**ACTIVITY**
The full listing, exactly as written and with no images, is the expected output.

**PROVIDED DATA**
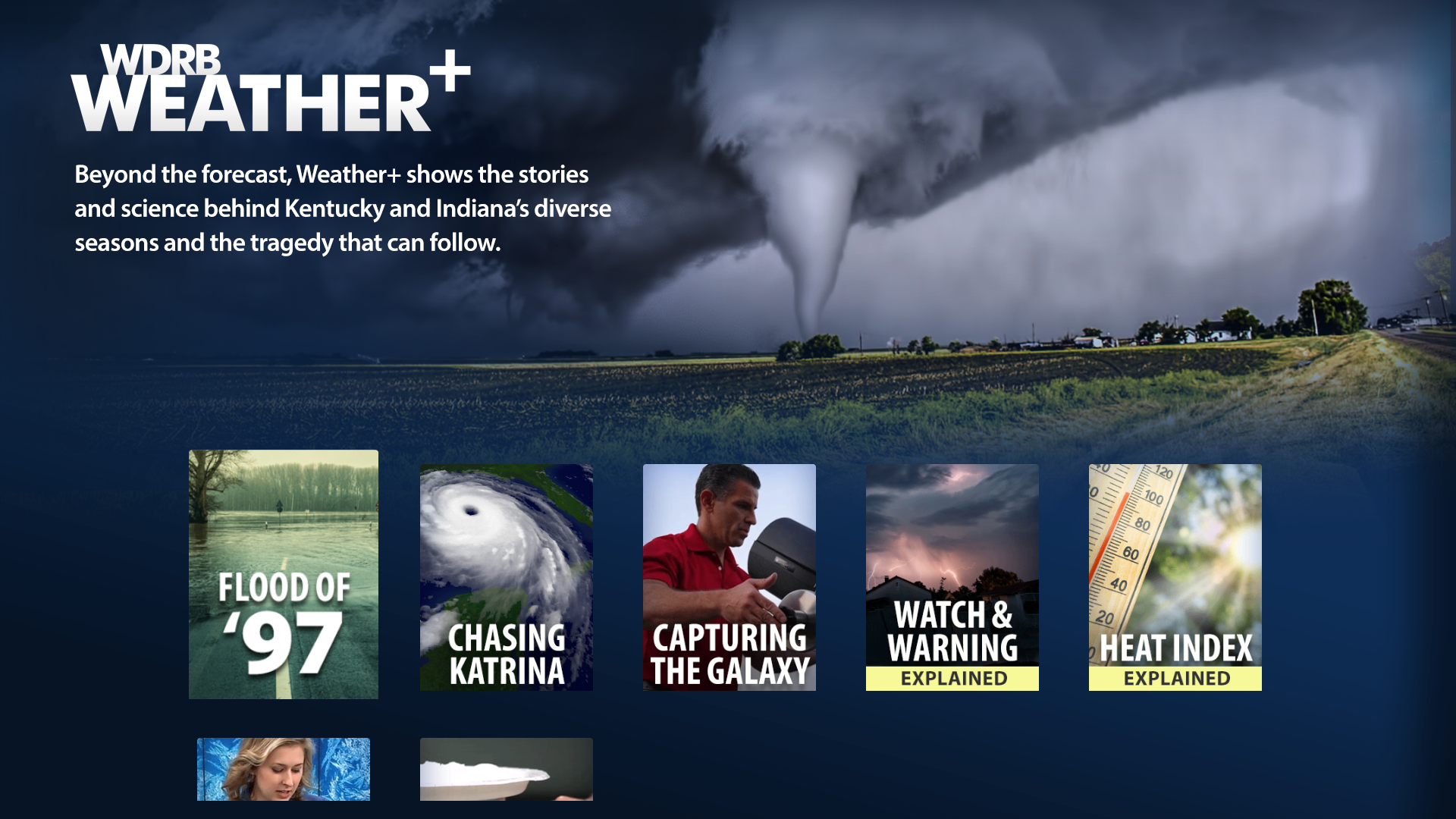 WDRB WEATHER+

Beyond the forecast, Weather+ shows the stories and science behind Kentucky and Indiana's diverse seasons and the tragedy that can follow.

FLOOD OF '97

CHASING KATRINA

CAPTURING THE GALAXY

WATCH & WARNING EXPLAINED

120 100 80 60 40 20

HEAT INDEX EXPLAINED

**EXERCISE RESPONSE**
 WDRB WEATHER+

Beyond the forecast, Weather+ shows the stories and science behind Kentucky and Indiana's diverse seasons and the tragedy that can follow.

FLOOD OF '97

CHASING KATRINA

CAPTURING THE GALAXY

WATCH & WARNING EXPLAINED

120 100 80 60 40 20

HEAT INDEX EXPLAINED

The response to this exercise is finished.